"Tell me there's a path to take/Where I'll know/Everything will be okay/Tomorrow"- Conscience, Jacob Lee
The shops on the streets were closing, the lights went out one by one. I saw people coming out and locking the stores; people walking down the wet sidewalks, laughing and talking, rushing cabs splashing water puddles.
Manhattan looked exhausted after the rain on a Friday night; yet excited for the weekend, to relax, to have a break from the rat race it endured through the week.
Everyone was going back home, tired but happy. Their faces had the peace they had been longing for; their heart had their loved ones they had been yearning to spend time with.

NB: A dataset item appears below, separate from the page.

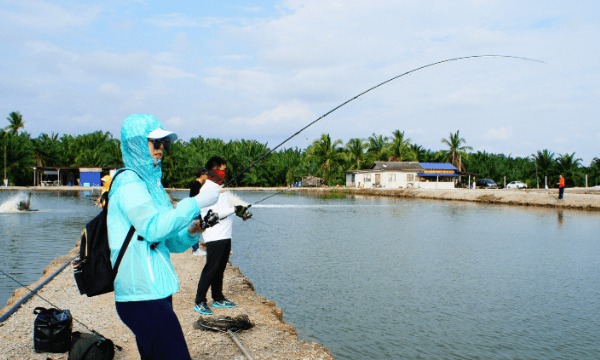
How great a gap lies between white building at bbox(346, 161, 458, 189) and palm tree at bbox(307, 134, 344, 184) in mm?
5264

The tall apartment buildings had lights coming out of their windows. People cooking dinner; people going to bed for starting a beautiful Saturday morning; people packing bags for a weekend trip; people getting ready for Date nights and parties.
I tilted my umbrella and my eyes traveled all the stories up as high as they could, suddenly reminding mine. My heart thudded thinking of the balcony I just escaped. I started counting the stories up from streets to see how high I could see, as I desperately wanted to convince myself how irrational it was to see anything clearly at that height from here. "No, it wasn't my window. There was nobody."
"Hey Miss, do you think you could stand right in the middle of the freaking street and had me kill you? Get out of my way!" – a cab driver yelled at me honking loudly, startling me out of my thoughts. I looked around myself and made way for him to drive through, my legs shivered with goosebumps.
I didn't realize I'd been walking since I stormed out of my apartment and how this city-light dissipated the darkness I just witnessed. Rain had turned into drizzles now, I closed my umbrella and put my hand in jacket to pull out my phone. The cold keys clinked against my fingers; my stomach felt empty with the thoughts of going back to the dark corridor that I left in horror.